Listen to this, it might contradict one of your worldviews and is therefore important: http://www.npr.org/2013/04/12/175619007/is-the-world-a-less-violent-place
I’ve read a lot of reflections about violence lately, both narrow to broad:
The Boston Marathon bombing is yet another tragedy that shows how awful the world is; the events in Boston shouldn’t allow us, for example, to diminish the 11 children killed by NATO in Afghanistan last week; that even during such terrible events the good will ultimately overcome.
One perspective that I think is also valuable I haven’t seen represented: Humanity is more peaceful now than it has ever been during its entire existence.
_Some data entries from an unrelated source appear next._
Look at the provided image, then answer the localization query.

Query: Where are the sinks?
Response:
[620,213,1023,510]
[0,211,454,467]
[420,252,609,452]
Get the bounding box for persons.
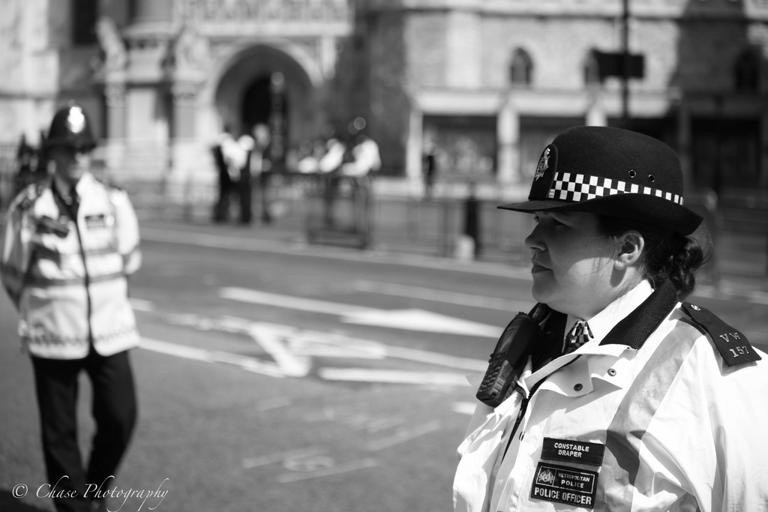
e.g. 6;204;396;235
13;132;51;195
210;121;381;249
462;181;482;261
421;143;440;198
451;126;768;512
0;103;143;512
Especially when we are viscerally aware of violence - when it happens to us, people we know, near us, or in places we’ve been - it seems pervasive and unavoidable. And media gives us access to violence of every kind, from every place, every day. But as the program I linked illustrates, despite appearances, we really are living in an increasingly less violent world.
My point is not to trivialize the grief and anger millions of people are burdened with due to violence. The opposite, in fact—there is so much reason to be hopeful that fewer and fewer will have to experience that kind of devastation. It is easier now to kill more people in a more detached manner than ever before, and we, in a long arc of history kind of way, are learning to choose not to.